A minority of state legislatures (CO and OK) have taken a receptor-based approach.8 The receptor-based approach makes a substance illegal if there is “binding activity at one or more cannabinoid receptors” or “is a cannabinoid receptor agonist and mimics the pharmacological effect of naturally occurring substances.”9 This receptor-based approach can be difficult because it can be argued that it is very broad in its effect and leads to ostensibly irrational results. For example, there is some research that shows acetaminophen indirectly affects CB1 receptors. Acetaminophen’s metabolite N-arachidonoylphenolamine (AM404) increases endogenous cannabinoids like anandamide and 2-Arachidonoylglycerol by inhibiting FAAH (fatty acid amide hydrolase). FAAH metabolizes anandamide (an endogenous cannabinoid) and 2-Arachidonoylglycerol.10
As of November 2012, nine state legislatures (MD, MA, NV, NH, NJ, NY, OR, VT, and WA) have not passed any form of synthetic cannabinoid laws.11 However, as of November 2012, of those states NY, OR, and WA have elected to use departmental rules to ban some forms of synthetic cannabinoids. This leaves MD, MA, NV, NH, NJ, and VT with either a legislative enactment or a department-based ban for synthetic cannabinoids.
As of November 2012, 43 states and Puerto Rico have passed legislation that seeks to ban some form of synthetic cathinones.12 The banning of these types of substances has proven to be more difficult to define for state legislatures. Most states have opted to simply list specific compounds to ban.13 A minority of states simply have a class-ban system in place. The difficulty in this approach is that defining a class or classes proves to be more difficult than in the cases of synthetic cannabinoids.
As of November 2012, eight state legislatures (CA, MT, NE, NH, OR, VT, and WA) have not passed any form of synthetic cathinone laws.14
As of November 2012, three state legislatures (OR, VT and NH) have taken no action on either synthetic cannabinoids or synthetic cathinones.15 Vermont and New Hampshire have taken neither state legislative action nor departmental regulation action.

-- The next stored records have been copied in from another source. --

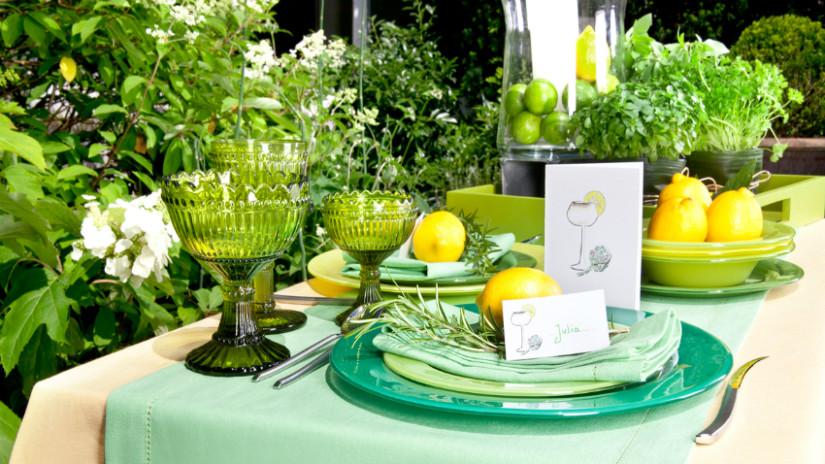 Tischdeko Frühling mit Farbenspiel aus Grün und Weiß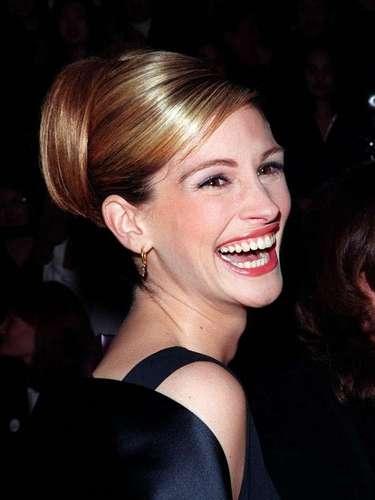 """Aos 46 anos, a estrela do clássico Uma linda mulher, Julia Roberts, revelou em entrevista à revista You Magazine que o otimismo e o bom humor são a sua fórmula de beleza. """"A felicidade é algo que você cultiva. Uma vez que você a encontra, você tem a chave para ficar bonita"""", declarou"""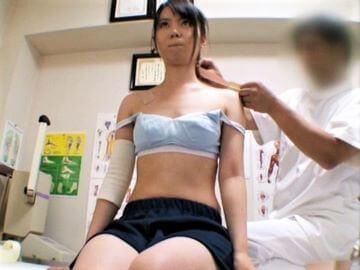 部活帰りのポニテ貧乳JKを整体師がわいせつマッサージ!膣内をチンポでほぐしてゴム射!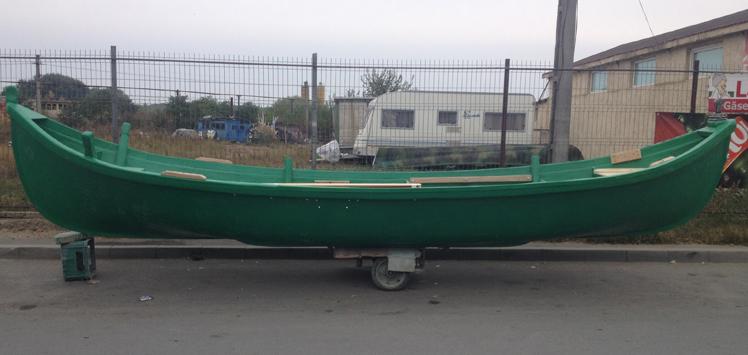Barci de pescuit pe mare la navod MAHONA cu doua ciocuri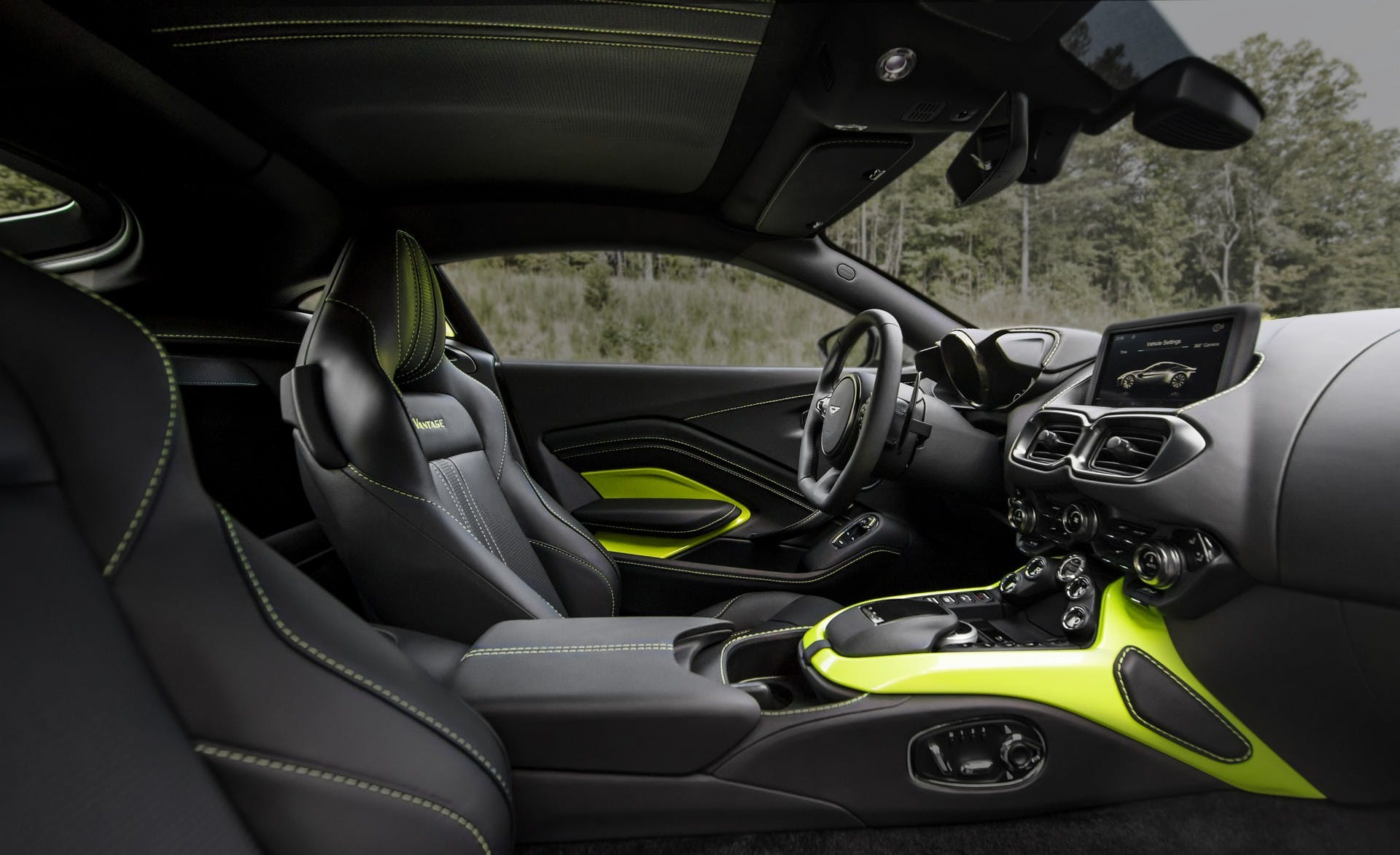 Aston Martin Vantage V8 MY18 interni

Yet another possible way of regulating these synthetic drugs has recently emerged. It is a pharmacology-driven definition. In this case, the law says that the government must prove pharmacological effect similar to or greater than a Schedule I or Schedule II drug AND chemical structural class (in that order). If they cannot prove the pharmacological effect similar to or greater than a Schedule I or Schedule II drug, structural class never even comes into consideration. In such a statutory scheme, a chemist (alone) could not testify to a drug being a substance under that type of law even if that specific drug was listed as an example under a listed structural class. Because of this interpretation, it is misleading to the court to produce a chemistry report that says anything that could be interpreted as “Drug X is a controlled substance or its analogue.” Instead, a pharmacologist would need to testify as to the substance’s effect on a human being and then a chemist as to its structure. This approach proves difficult for the government, as it might require two experts as opposed to one, but this method is very appealing for constitutional reasons.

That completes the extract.